To Hermione:

No matter what you read, what I say, and what we learn, together, know always that I love you with the whole of my being and never doubt that I would do anything for you.

Fleur Isabelle Delacour

Your wonderful curiosity inspired these letters.

We were strolling along the shore, waves crashing at our feet and you squealed when the crest touched your toes: In that moment, I was enraptured by your curls bouncing as you danced away from the cold water. It was a cloudy day over our French property, but your hair seduced the sun, and I knew the word 'brown' would never be a sufficient description. You caught me staring (as you always do). And I could feel the smile on my face and the heat of your hand in mine and the moment was perfect and I whispered over the waves,

"I love you."

And you stopped. You looked at me as if you didn't believe me. As if you were studying a new theory and found the evidence faulty. Like you just couldn't understand how it all worked.

My chest always aches when you look at me like that.

It ached then, and I wanted desperately to reassure you, to impress upon you just how insatiable and insurmountable my love is for you.

And you responded, despondent and insecure, "I love you, too, Fleur. But I just don't understand why you settled for me."

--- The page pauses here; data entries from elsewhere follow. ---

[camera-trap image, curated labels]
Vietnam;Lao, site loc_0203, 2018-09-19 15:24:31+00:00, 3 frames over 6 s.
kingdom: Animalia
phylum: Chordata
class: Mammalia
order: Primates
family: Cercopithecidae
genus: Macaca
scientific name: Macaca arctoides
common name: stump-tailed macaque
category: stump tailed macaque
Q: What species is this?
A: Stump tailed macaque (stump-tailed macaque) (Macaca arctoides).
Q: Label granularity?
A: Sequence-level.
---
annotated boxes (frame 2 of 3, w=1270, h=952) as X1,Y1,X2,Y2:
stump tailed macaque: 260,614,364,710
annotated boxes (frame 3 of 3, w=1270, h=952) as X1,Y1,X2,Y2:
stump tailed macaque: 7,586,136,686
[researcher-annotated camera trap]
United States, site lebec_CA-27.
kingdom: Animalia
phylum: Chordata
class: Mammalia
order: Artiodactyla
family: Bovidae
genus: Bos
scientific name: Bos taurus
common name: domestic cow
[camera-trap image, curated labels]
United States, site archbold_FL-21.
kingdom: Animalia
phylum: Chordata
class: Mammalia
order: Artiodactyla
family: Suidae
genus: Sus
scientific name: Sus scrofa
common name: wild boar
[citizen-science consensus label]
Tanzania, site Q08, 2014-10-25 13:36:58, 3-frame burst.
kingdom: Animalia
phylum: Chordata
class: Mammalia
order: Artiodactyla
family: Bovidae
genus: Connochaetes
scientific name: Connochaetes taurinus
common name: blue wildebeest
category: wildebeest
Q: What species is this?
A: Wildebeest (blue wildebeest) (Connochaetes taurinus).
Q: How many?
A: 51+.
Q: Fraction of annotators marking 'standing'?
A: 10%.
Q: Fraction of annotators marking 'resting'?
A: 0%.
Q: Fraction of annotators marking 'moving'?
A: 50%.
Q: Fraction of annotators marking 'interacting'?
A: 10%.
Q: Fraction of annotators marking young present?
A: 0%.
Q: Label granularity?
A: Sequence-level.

I cannot find words. English or French or Latin or Veelain or otherwise to express to you the guilt and pain I felt in that second. It was like the air was taken from my lungs and a fist closed around my heart. I knew it was something magical. I knew it was an ancient punishment from my heritage. I hate that I deserved it then for not helping you understand what I feel for you at the center of ma âme. I hate that I failed you.

Failure. It is such a bitter experience.

I had failed then as your lover, girlfriend, and mate to assure you of my affections.

I vow to never let it happen again. I vow that every day for as long as we are together I will write you, in the hope that one day your curiosity will rule you and you find this journal and any others to come and learn of my heart's passion and my mind's fascination, of all the facets of my love for you.

This, my love, is the first of many endeavors in helping you understand what I know in my heart to be true:

Hermione Granger, I love you. Je t'aime.